As impressões mais didáticas, por
assim dizer, são dadas pelo contexto da trama. Ocorre nela o famoso e já
tipificado choque de gerações dos anos sessenta, que já foi reencenado antes,
mas que continua sendo reencenado por conta do que passam as famílias em meio a
um mundo em ebulição e que historicamente parece ser mais desafiador a partir do
século XX.
A culpa do pai pela gagueira da
filha e a sua punição parecem indicar o efeito principal. E a punição do pai
por conta de não ter dado o beijo na boca da filha que em seu momento edípico
lhe pede suplicante. Parece que ela acreditava que esse beijo sagrado a
transformaria na mãe linda e maravilhosa de concurso e que suprimisse a sua
gagueira.
O Nathan Zuckerman – personagem guia
e alter ego de Phillip Roth, o Fantasma onipresente que teceu a trama trágica -
no começo e no fim do filme coloca o autor como uma testemunha da história trágica
e apresenta a sua voz como a de um narrador, um corifeu.
Ao final, a mãe não interpela a
filha que chega ao caixão do pai, porque ela sabe que também tem sua parcela de
culpa na infelicidade daquele homem. E assim fecha-se a trama com a impotência e
a consagração da culpa e a punição final.
O sueco era um homem íntegro e
isso se mostra em vários momentos. Aliás, eu gostei muito da firmeza dele e da sua
força verbal de reação ao que lhe diziam.
Por fim, isso só mostra mais uma
vez que por melhor que você seja, ninguém vai te poupar ou te dar moleza. Nem
mesmo aqueles que você ama tanto.
É um grande foda-se para todos os
fodidos. Típico do Roth.
Post Scriptum:
O filme tem um delay, um timing
torturador. É um filme em que você se sente uma cobaia, porque é arrastado e
torturador. Como é uma história trágica. Se arrasta e vai aprofundar o
sofrimento, vai nos mergulhar numa purgação ou catarse. Então, é por isso que é
tão sofrido ver, mas é também por isso que você continua vendo. Parece que você
quer se purgar de algo. Creio que todo pai deveria ver esse filme. Há uma expiação
nele. Por isso, os filmes de ação e violência são mais rápidos. Porque colocam
mais imagens e ação para ocupar a percepção e fixar nossa atenção, no depois
imediato. Nesse filme temos a chave inversa. Ele procura fazer você sofrer
junto, pensar junto, sentir junto e sentir a insegurança de um suspense. Você
tem a sensação de que sabe o que vai acontecer, e não suporta esperar, mas não
desiste. É uma encenação da perversão trágica. Exibe a nossa impotência. E ao
exibir ela nos faz sentir empatia pelo personagem. É uma empatia forçada e
indesejável. Você não quer sentir a tortura, mas você suporta estoicamente como
o personagem. É tão real e plausível que não tem graça alguma. Não parece
ficção. Roma, um outro filme com tom trágico, tem um conteúdo que parece ficção
e que é um pouco inverossímil e mágico. Mas, Pastoral não. É muito verossímil. É
um filme Excessivo na verossimilhança, Doloroso na sua possibilidade real. Não
tem nenhum tempero ou requinte. É uma sensibilidade toda mortificada que nos
tortura. O personagem do pai está sendo violentado desde a cena do beijo que a
filha pede "como da mãe". Temos um complexo de Édipo realizado na
negação. A filha mata o pai. Ele é cru e brutal. Temos um cheque mate ao pai.

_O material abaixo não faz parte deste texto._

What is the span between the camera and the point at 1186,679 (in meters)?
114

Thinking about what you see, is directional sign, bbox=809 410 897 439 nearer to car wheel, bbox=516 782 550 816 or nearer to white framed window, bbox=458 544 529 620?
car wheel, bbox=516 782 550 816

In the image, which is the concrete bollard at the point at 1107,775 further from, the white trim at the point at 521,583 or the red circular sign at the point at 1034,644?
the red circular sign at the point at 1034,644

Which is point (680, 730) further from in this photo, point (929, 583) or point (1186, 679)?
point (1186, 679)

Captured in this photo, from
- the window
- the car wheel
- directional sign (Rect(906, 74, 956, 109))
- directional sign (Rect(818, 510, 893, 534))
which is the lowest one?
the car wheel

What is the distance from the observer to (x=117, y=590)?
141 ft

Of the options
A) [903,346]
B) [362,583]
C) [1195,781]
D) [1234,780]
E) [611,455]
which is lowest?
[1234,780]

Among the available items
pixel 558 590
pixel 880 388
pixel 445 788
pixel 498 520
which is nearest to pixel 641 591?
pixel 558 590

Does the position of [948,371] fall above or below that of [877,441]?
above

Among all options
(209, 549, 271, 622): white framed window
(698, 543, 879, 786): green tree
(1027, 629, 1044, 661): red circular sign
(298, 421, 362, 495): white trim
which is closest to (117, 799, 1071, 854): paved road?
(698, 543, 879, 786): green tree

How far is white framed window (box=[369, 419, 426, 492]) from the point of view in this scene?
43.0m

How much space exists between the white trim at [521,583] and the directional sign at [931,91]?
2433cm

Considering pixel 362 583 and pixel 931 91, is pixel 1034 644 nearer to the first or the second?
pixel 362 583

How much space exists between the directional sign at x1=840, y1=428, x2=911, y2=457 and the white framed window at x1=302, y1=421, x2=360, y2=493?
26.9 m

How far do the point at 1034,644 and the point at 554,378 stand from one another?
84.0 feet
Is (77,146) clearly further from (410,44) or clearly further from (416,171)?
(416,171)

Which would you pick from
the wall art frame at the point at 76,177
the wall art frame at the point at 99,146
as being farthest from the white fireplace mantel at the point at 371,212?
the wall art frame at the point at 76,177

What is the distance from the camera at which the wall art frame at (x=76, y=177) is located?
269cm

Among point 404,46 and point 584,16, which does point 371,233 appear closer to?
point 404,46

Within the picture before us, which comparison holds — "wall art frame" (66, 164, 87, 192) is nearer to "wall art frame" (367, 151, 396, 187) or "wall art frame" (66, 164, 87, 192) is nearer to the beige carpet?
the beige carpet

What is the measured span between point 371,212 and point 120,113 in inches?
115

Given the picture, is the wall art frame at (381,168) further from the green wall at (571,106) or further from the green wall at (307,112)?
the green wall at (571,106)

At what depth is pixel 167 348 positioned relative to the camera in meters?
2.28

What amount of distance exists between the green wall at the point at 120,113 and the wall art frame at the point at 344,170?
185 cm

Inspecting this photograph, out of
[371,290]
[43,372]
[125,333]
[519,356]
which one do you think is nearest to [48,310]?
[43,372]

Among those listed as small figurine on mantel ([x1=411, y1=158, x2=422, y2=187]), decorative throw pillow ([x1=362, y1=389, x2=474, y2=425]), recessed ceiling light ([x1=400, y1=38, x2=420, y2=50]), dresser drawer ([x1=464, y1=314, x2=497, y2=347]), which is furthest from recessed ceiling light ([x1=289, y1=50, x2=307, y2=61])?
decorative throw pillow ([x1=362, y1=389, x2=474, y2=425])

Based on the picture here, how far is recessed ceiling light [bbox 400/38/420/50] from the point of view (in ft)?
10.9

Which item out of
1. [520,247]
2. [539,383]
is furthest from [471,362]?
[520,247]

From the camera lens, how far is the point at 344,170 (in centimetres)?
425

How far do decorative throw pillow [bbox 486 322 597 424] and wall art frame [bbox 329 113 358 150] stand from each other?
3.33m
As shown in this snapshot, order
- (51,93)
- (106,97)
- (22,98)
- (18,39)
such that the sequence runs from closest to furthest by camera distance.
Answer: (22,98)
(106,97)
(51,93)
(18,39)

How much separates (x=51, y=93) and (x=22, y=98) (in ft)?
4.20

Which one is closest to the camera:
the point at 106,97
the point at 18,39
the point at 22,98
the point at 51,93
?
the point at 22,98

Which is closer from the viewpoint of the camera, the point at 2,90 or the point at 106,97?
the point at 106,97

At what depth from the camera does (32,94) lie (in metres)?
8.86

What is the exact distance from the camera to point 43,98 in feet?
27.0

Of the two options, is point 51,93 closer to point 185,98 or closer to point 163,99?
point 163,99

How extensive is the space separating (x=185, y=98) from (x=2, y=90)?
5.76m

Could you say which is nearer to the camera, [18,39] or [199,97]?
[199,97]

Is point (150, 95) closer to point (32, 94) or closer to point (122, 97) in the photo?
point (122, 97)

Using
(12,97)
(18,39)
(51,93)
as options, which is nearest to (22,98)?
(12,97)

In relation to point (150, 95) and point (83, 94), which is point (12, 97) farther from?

Que vai se repetindo e se aprofundando. E o pai vai ficando sem saída. A
sensação de que a sorte dele acabou e que agora é só tragédia, nos apavora. Imagina
isso, para o arquétipo masculino é um nocaute. A gagueira da menina projeta a
culpa do pai. E o Nathan Zuckerman? Eu já imagino. Parece desenhado como a
certa altura da vida o destino para desenhado para todos os homens e mulheres.
Para mim, confesso que é algo que me dói. Me lembra meu pai nos seus últimos dias
e as expressões de humildade e modéstia que ouvi dele em diversas circunstâncias
da vida. Lembra muito, decadência necessária e programada da vida. É difícil
não ser pessimista nesse quadro desenhado para nós.
Outra questão é a do feminino
perverso que me lembra muito a Lilith – ou lua negra. A maldade no feminino é
muito inesperada. Porque sempre se imagina o mal a partir do masculino. Não se
acredita e nem se faz estatística desse tipo de fenômeno. O que sei é que no âmbito
da criminalística as serial killers são mais raras. Mas nessa obra esse fenômeno
parece mais intenso e mais trágico, tanto pelo aspecto da vingança quanto pelo
grande ardil. Porque havia beleza ou sua possibilidade de realização de uma
idealização. Os homens morrem mais cedo e se matam muito mais. Porém, a gente
nunca olha para a relação disso com o feminino. Mesmo o maternal fica escondido.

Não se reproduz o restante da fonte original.